Question: Two identical tubes, each closed one end, have a fundamental frequency of 349 Hz at \({\bf{25}}.{\bf{0^\circ C}}\). The air temperature is increased to \({\bf{31}}.{\bf{0^\circ C}}\) in one tube. If the two pipes are now sounded together, what beat frequency results?

Short answer

The difference in frequency is \(4\;{\rm{Hz}}\).

Step-by-step solution

Determination of difference in frequency

The frequency of a sound wave is the ratio of its speed and wavelength (which is four times the length of pipe). The ratio is used to find the difference in frequency for different temperatures.

Given information

Given data:

The fundamental frequency is at \(25^\circ {\rm{C}}\) is \({f_{25}} = 349\;Hz\).

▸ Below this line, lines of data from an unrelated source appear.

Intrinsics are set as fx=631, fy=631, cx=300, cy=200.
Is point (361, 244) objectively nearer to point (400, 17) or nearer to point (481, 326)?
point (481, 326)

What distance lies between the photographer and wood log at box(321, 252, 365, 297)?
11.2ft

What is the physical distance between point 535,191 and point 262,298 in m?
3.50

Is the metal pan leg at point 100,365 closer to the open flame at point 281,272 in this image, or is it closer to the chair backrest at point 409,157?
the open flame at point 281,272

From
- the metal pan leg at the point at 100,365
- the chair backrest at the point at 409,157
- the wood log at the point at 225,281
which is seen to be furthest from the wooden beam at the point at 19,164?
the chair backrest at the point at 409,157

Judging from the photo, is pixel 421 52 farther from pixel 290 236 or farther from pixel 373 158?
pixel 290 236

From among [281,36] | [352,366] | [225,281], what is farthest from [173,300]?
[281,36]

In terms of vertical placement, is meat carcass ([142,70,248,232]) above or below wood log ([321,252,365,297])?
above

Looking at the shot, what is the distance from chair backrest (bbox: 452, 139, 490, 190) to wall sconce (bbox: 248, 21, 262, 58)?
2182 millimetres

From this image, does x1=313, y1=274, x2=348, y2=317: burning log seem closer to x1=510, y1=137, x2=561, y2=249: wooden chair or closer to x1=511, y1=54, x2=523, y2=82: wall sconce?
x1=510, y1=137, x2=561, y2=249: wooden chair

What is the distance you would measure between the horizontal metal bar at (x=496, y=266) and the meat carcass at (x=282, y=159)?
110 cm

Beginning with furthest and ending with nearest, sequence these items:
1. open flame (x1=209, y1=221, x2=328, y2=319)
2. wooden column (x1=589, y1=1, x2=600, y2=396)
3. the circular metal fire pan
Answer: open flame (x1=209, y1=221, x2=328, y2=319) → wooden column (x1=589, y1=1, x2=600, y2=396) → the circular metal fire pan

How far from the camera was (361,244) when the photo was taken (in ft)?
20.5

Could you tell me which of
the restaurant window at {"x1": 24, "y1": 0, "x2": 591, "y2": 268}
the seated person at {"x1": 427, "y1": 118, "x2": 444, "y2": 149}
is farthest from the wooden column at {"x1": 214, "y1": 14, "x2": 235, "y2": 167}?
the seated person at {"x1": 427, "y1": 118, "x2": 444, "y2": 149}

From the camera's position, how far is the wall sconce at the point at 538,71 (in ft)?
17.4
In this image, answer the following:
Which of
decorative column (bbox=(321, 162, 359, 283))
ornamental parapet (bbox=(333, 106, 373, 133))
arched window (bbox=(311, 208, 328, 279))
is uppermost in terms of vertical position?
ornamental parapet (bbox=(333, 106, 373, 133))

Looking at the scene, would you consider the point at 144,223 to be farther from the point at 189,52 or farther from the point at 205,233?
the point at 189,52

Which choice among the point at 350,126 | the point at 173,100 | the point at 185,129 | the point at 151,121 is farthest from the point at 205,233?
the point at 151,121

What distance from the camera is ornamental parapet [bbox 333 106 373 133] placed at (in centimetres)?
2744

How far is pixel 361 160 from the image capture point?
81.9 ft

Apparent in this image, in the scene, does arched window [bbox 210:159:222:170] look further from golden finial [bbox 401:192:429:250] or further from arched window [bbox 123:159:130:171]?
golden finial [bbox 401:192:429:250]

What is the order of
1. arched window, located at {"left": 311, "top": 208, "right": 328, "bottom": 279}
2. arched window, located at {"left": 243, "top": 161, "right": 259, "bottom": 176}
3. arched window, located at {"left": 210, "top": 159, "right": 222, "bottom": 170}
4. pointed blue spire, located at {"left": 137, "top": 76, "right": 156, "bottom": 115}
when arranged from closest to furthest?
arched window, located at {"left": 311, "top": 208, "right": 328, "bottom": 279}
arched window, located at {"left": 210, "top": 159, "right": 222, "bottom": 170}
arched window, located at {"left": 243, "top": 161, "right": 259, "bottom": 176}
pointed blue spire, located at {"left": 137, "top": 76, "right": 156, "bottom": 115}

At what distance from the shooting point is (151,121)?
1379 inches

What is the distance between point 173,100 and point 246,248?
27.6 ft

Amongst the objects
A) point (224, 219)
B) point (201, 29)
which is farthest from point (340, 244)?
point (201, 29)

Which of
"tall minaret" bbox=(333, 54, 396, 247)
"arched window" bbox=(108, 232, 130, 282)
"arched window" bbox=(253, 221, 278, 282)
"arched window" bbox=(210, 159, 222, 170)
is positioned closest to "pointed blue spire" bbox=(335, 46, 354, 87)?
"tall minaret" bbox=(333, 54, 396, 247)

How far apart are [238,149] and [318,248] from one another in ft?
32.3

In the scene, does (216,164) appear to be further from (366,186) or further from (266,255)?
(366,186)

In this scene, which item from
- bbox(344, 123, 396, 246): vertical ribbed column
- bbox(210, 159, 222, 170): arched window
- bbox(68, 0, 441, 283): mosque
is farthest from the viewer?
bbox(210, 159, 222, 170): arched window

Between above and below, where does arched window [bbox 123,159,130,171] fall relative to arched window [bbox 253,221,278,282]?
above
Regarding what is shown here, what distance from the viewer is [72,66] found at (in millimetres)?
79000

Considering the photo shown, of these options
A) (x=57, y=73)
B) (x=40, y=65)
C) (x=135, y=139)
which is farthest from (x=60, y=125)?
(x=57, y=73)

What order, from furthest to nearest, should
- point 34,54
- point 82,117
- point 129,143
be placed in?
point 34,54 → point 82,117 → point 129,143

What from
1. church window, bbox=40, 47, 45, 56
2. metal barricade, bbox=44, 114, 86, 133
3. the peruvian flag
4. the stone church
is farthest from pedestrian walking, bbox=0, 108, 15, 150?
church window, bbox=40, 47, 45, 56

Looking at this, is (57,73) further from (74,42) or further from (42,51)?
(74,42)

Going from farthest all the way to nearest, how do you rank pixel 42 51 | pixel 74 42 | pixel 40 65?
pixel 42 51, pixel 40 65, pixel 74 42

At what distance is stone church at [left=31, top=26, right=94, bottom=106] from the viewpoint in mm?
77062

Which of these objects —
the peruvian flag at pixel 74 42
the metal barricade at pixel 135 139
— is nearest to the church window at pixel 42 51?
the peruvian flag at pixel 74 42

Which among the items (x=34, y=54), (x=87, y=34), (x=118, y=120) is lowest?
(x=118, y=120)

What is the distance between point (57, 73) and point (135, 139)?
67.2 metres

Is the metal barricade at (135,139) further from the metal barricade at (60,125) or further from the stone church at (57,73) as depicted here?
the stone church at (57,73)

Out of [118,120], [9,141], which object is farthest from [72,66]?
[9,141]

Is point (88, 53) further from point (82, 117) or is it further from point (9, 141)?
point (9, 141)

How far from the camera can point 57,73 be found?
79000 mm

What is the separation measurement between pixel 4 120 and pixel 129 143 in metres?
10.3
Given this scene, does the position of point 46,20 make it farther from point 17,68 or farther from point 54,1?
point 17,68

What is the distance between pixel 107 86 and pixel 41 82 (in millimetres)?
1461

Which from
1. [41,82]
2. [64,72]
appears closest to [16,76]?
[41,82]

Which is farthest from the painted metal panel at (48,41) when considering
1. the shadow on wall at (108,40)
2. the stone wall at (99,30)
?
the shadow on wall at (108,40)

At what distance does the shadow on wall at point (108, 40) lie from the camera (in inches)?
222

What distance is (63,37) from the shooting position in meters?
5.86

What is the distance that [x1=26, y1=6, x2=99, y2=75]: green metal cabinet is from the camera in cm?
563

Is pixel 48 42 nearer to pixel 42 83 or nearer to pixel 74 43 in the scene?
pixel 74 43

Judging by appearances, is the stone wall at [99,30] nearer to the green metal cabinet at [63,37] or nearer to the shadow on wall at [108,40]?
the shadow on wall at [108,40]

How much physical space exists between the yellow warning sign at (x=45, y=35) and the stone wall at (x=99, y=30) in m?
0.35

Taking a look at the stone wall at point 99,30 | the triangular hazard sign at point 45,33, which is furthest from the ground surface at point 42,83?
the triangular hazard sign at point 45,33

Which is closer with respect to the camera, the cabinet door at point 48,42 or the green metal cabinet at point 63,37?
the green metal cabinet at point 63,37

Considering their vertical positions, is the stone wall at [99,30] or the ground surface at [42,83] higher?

The air temperature is increased by \(\Delta T = 31^\circ {\rm{C}}\).

Find the ratio of frequencies at different temperature

The fundamental frequency of a tube is \({f_1} = \frac{v}{{4l}}\). The ratio of frequencies at different temperature is:

\(\begin{array}{c}\frac{{{f_{31}}}}{{{f_{25}}}} = \frac{{\left( {\frac{{{v_{31}}}}{{4l}}} \right)}}{{\left( {\frac{{{v_{25}}}}{{4l}}} \right)}}\\ = \frac{{{v_{31}}}}{{{v_{25}}}}\end{array}\)

Find the difference of frequency

The difference in frequency can be calculated as:

\(\begin{array}{c}\Delta f = {f_{31}} - {f_{25}}\\ = {f_{25}}\left( {\frac{{{f_{31}}}}{{{f_{25}}}} - 1} \right)\\ = \left( {349\;{\rm{Hz}}} \right)\left( {\frac{{{v_{31}}}}{{{v_{25}}}} - 1} \right)\\ = \left( {349\;{\rm{Hz}}} \right)\left( {\frac{{331 + 0.6\left( {31} \right)}}{{331 + 0.6\left( {25} \right)}} - 1} \right)\\\; \approx 4\;{\rm{Hz}}\end{array}\)

Thus, the difference in frequency is \(4\;{\rm{Hz}}\).